======== Extracted entries ========

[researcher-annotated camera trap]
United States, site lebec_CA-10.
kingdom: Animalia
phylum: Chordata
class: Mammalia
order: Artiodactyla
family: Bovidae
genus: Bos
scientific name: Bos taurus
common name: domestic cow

========
======== Extracted entries ========

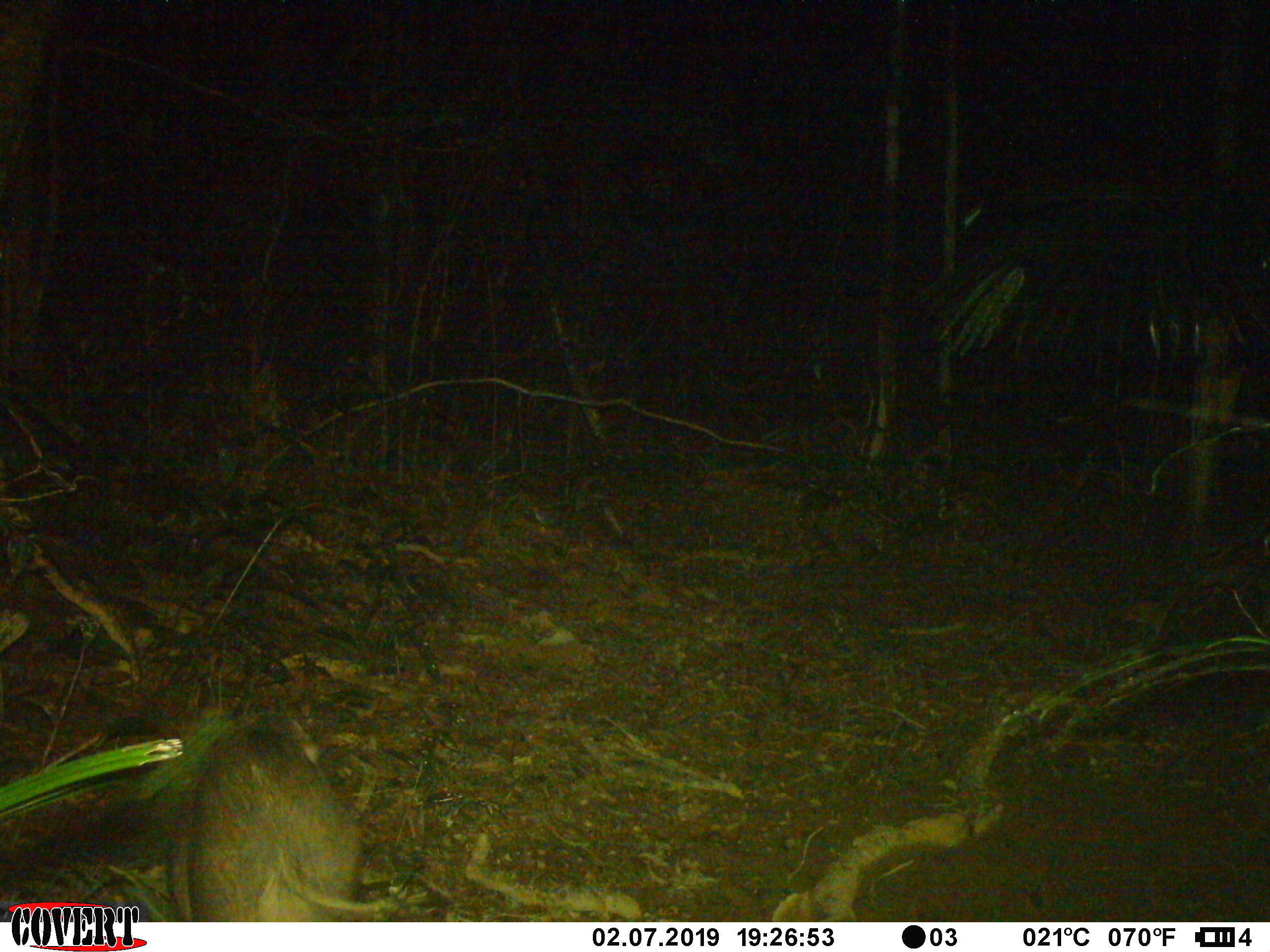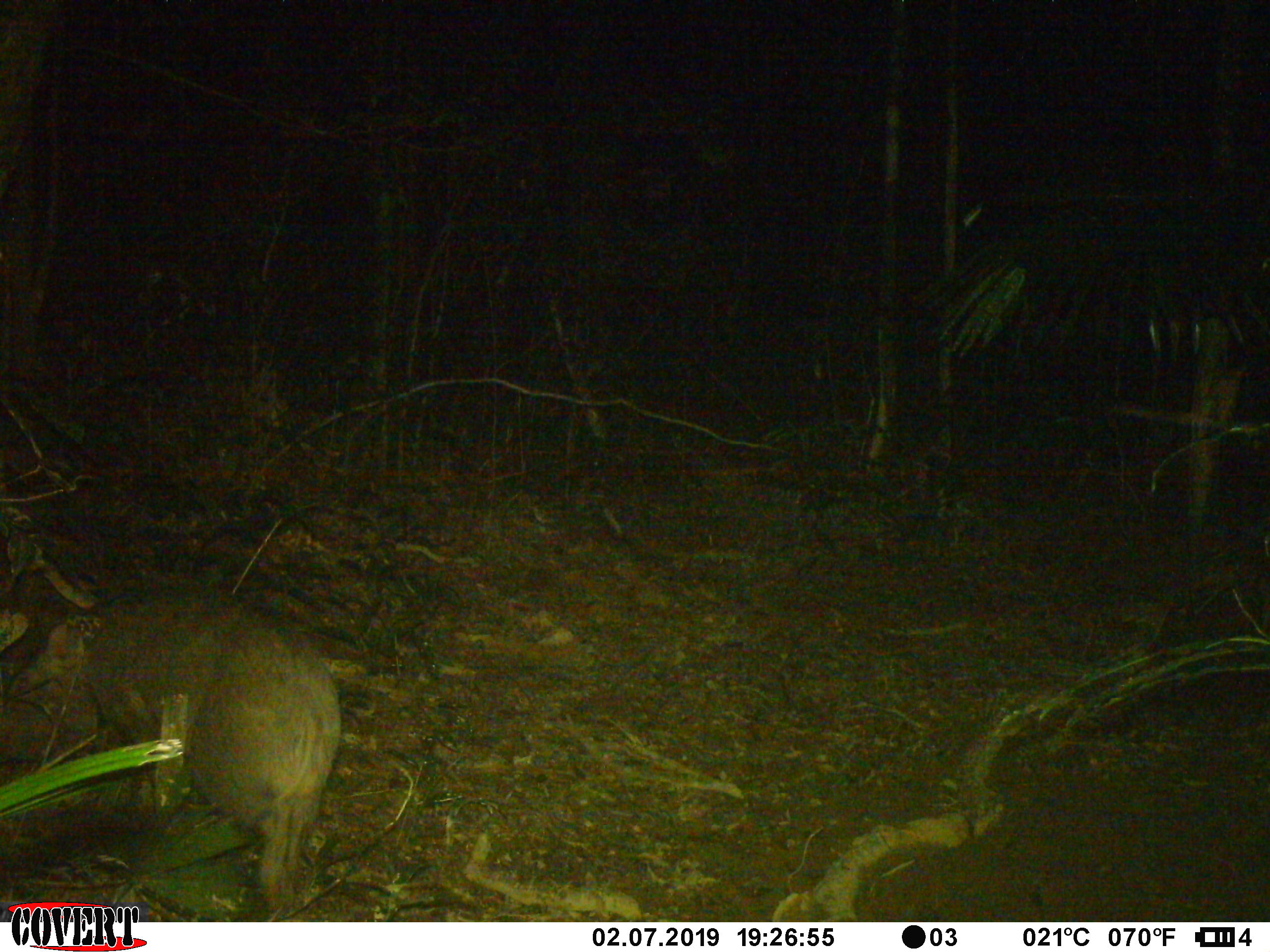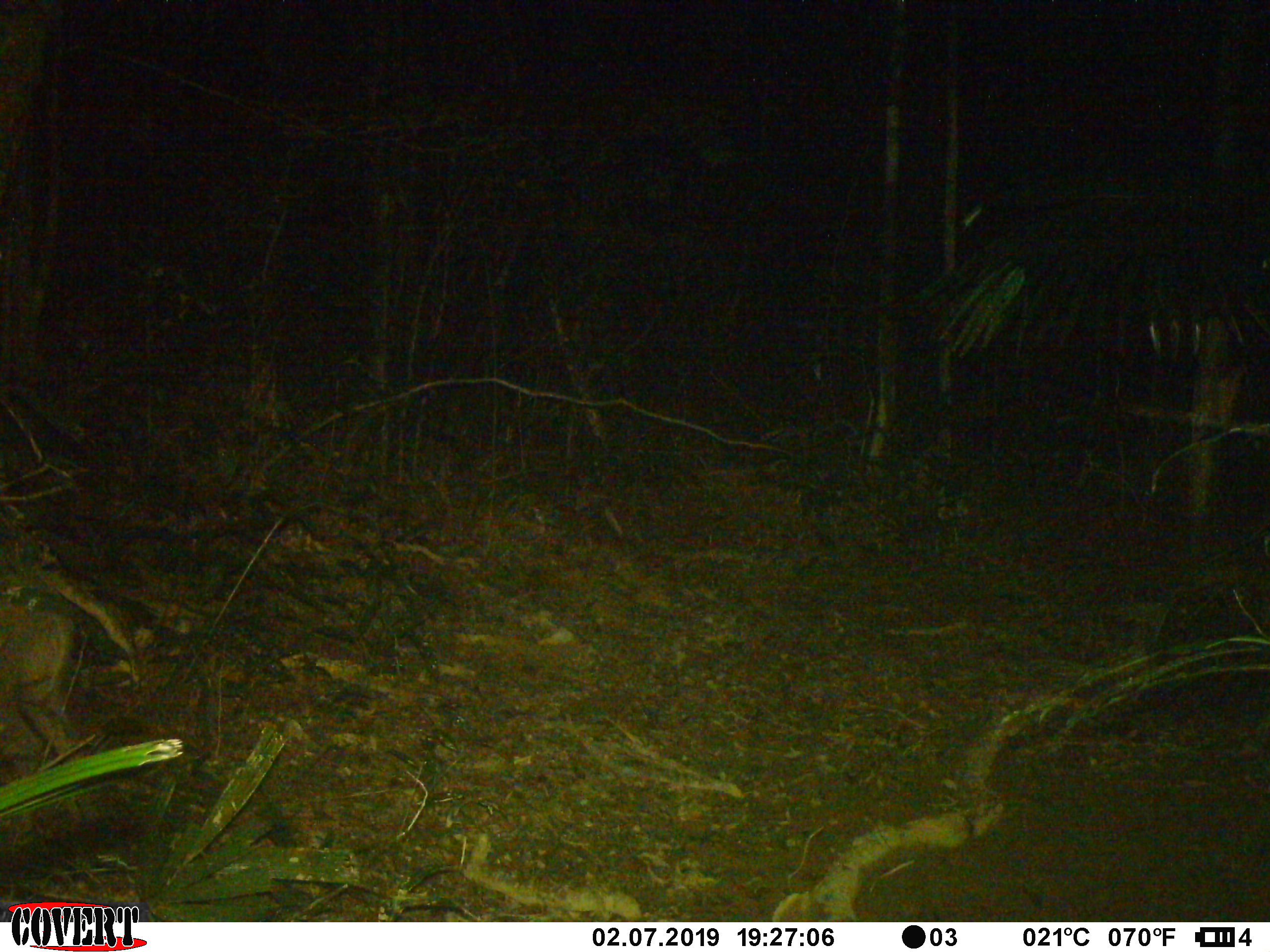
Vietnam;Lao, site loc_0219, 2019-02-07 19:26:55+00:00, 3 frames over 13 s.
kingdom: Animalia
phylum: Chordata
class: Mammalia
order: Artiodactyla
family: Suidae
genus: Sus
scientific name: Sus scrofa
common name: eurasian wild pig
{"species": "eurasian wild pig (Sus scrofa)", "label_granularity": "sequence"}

========
======== Extracted entries ========

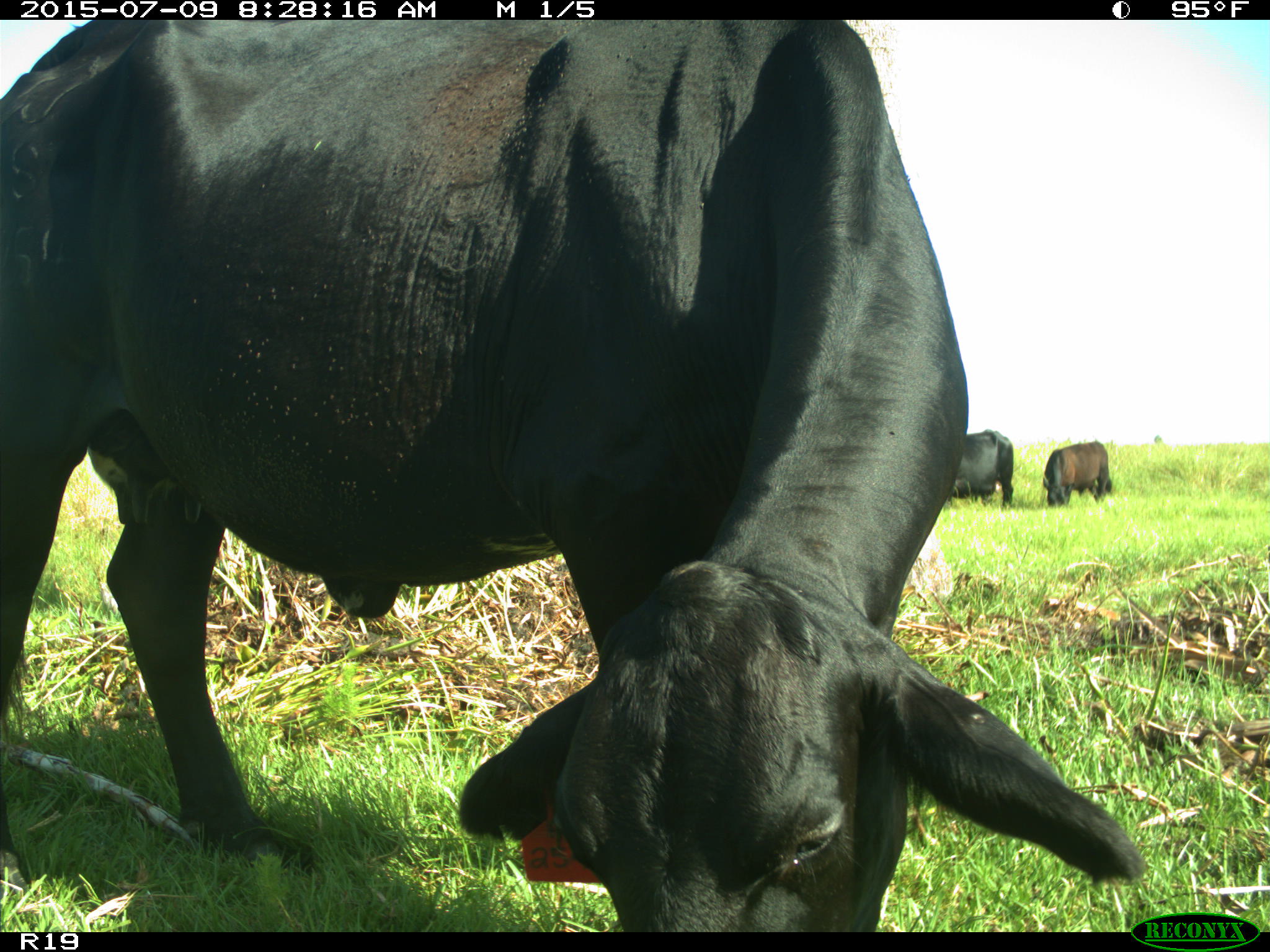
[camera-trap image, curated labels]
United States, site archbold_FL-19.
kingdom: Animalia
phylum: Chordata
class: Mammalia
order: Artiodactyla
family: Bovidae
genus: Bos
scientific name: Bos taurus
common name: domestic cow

========

→ Work order:
For every line in the records above that holds "eurasian", add one, and report the sum alone.

→ Reply to the task:
2